US economy adds 151,000 jobs in January
The US economy added 151,000 jobs in January, helping to push the country's unemployment rate down to 4.9%.
The number was lower than expected and is a sharp slowdown from December, when 292,000 jobs were added.
Job losses in transport and education weighed on the numbers, the Bureau of Labor Statistics said.
Last week, figures showed that US economic growth slowed to an annual rate 0.7% in the final three months of 2015, from 2% in the previous quarter.
Trading on Wall Street suggests investors are concerned that the slowdown in job creation could be a further sign of a weakening US economy. The main Dow Jones closed down 215 points, or 1.3%, at 16.201.75.
But some analysts focused on the positive - that weaker job numbers meant another rise in interest rates was unlikely for now.
"I'm a little surprised the markets reacted somewhat negatively to it," said Sean Lynch at the Wells Fargo Investment Institute.
"It is actually a pretty good number that should be welcomed by the equity markets, it takes some of the concern the Fed moves too quickly off the table a little bit."
President Obama highlighted the low unemployment rate as he plugged aspects of his spending bill to be proposed next week. He plans to push for greater investment in clean energy, where jobs growth has been strong.

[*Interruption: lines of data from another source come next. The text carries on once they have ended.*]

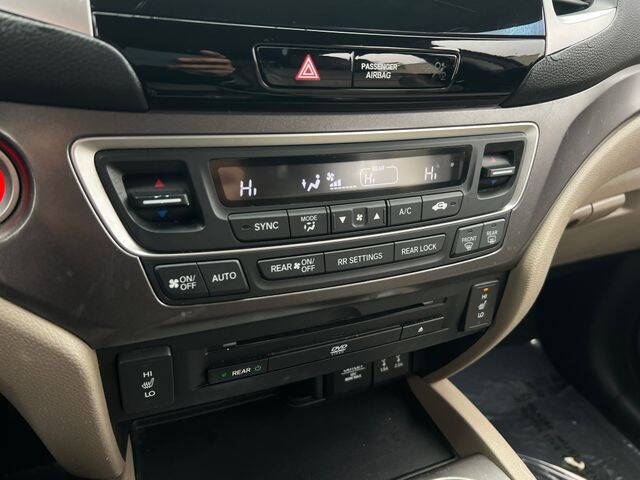 2016 Honda Pilot EX-L w/RES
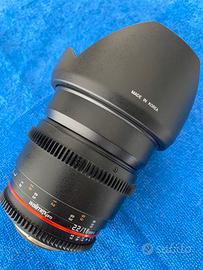 Obbiettivo Walimex pro 16mm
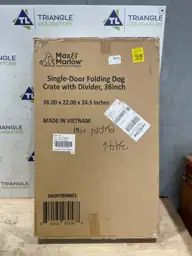 Max & Marlow Single-Door Dog… — Photo 3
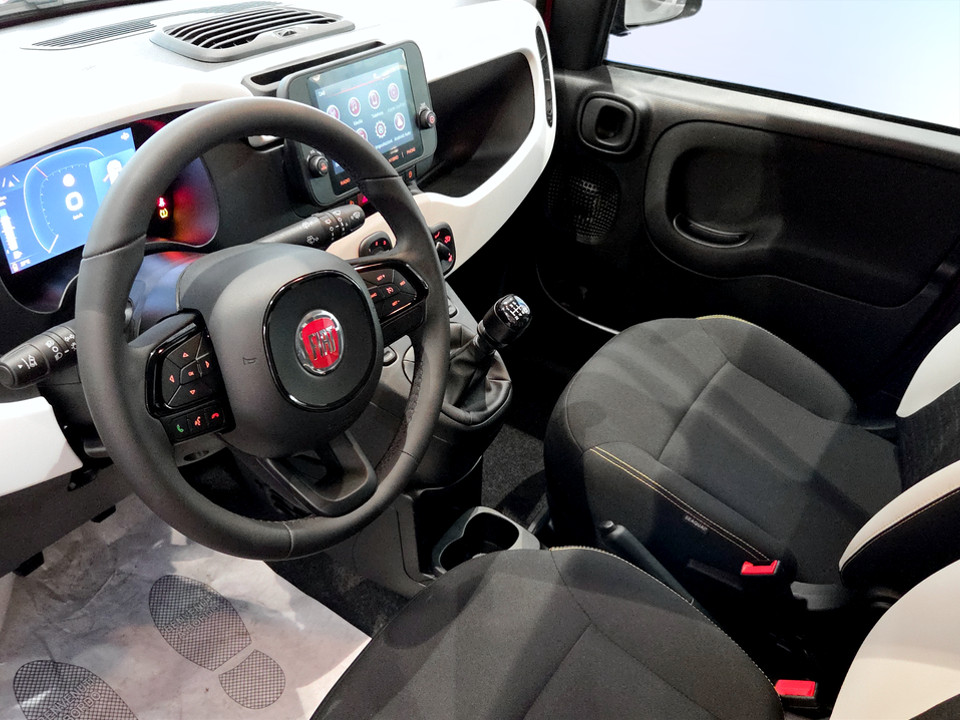 FIAT Panda Pandina 1.0 firefly hybrid s&s 70cv Ibrida usato - 5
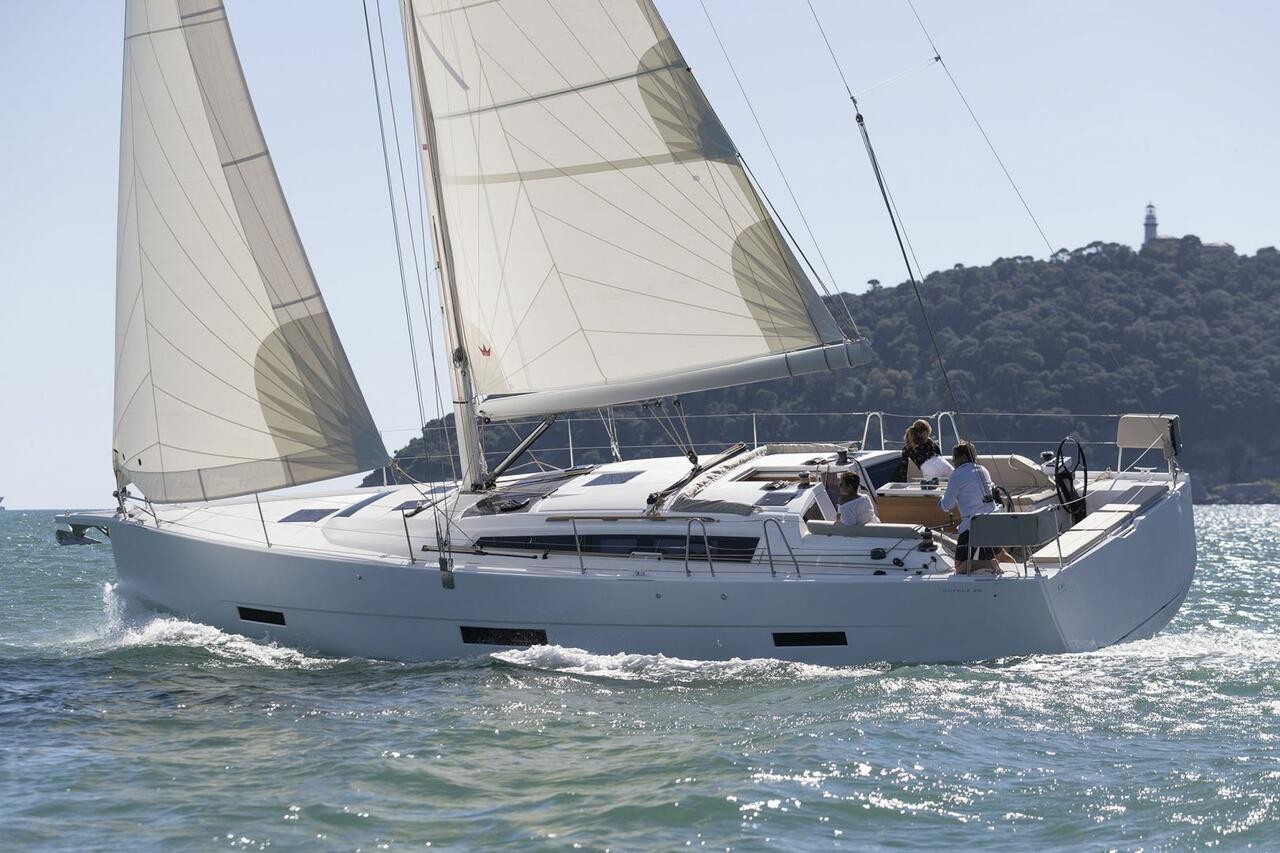 Dufour 430, Whisky | Yacht Charter Croatia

The president acknowledged that there was still anxiety among Americans, but said the US economy was "stronger and more durable" then before the financial crisis.
Retailing saw the highest number of jobs created in January, at 58,000, with healthcare adding 37,000 and manufacturing 29,000.
Some 39,000 jobs were lost in private education services, however, with a further 20,000 lost in transport and warehousing.
The net job creation pushed the unemployment rate below 5% - where it had stood for the previous three months - to its lowest level since early 2008.
The labour participation rate was unchanged, suggesting fewer people are dropping out of the labour market - a key problem during the financial crisis.
The average hourly rate rose by 12 cents, or 0.5%, to $25.39, which Greg Anderson at BMO Capital Markets described as "shockingly good".